Vietnam: warning from the president of the CVDDH

 

2016 12 Vo Van Ai

Vo Van Ai is a Vietnamese human rights defender, journalist, historian and poet. Arrested and tortured at the age of 11 for his involvement in the Vietnamese independence movement he is today the founding president of the Vietnamese Committee for the Defence of Human Rights (CVDDH). He continues to fight for the defence of peace and democracy.

He warns us about the persistence of human rights violations perpetrated by the Vietnamese communist regime.

AEDH : What is the political and human rights situation in Vietnam?

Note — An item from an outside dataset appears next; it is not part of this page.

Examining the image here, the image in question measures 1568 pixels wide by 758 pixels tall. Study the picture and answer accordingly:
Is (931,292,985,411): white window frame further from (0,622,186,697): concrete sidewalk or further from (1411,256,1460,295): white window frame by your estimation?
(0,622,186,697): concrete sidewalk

Vo Van Ai : 2016 was a terrible year for human rights ! In January the 12th Congress of the Vietnamese Communist Party appointed army and security officers to the government. The President Trần Đại Quang (former Minister of Public Security) showed us what it was all about: his priority to fight the ’hostile and reactionary forces’, i.e. the dissidents, by mobilizing the army, the police and the security forces. This resulted in the detention of at least 20 members of  civil society. The implementation, once again, of Article 79 of the Penal Code is particularly worrying. This article provides a sanction for ‘activities aiming to overthrow the people’s administration’ with no distinction whatsoever between violent activities and the simple exercise of fundamental freedom,. The government is using an alleged insurrection to justify the brutal repression of peaceful activists or human rights defenders. 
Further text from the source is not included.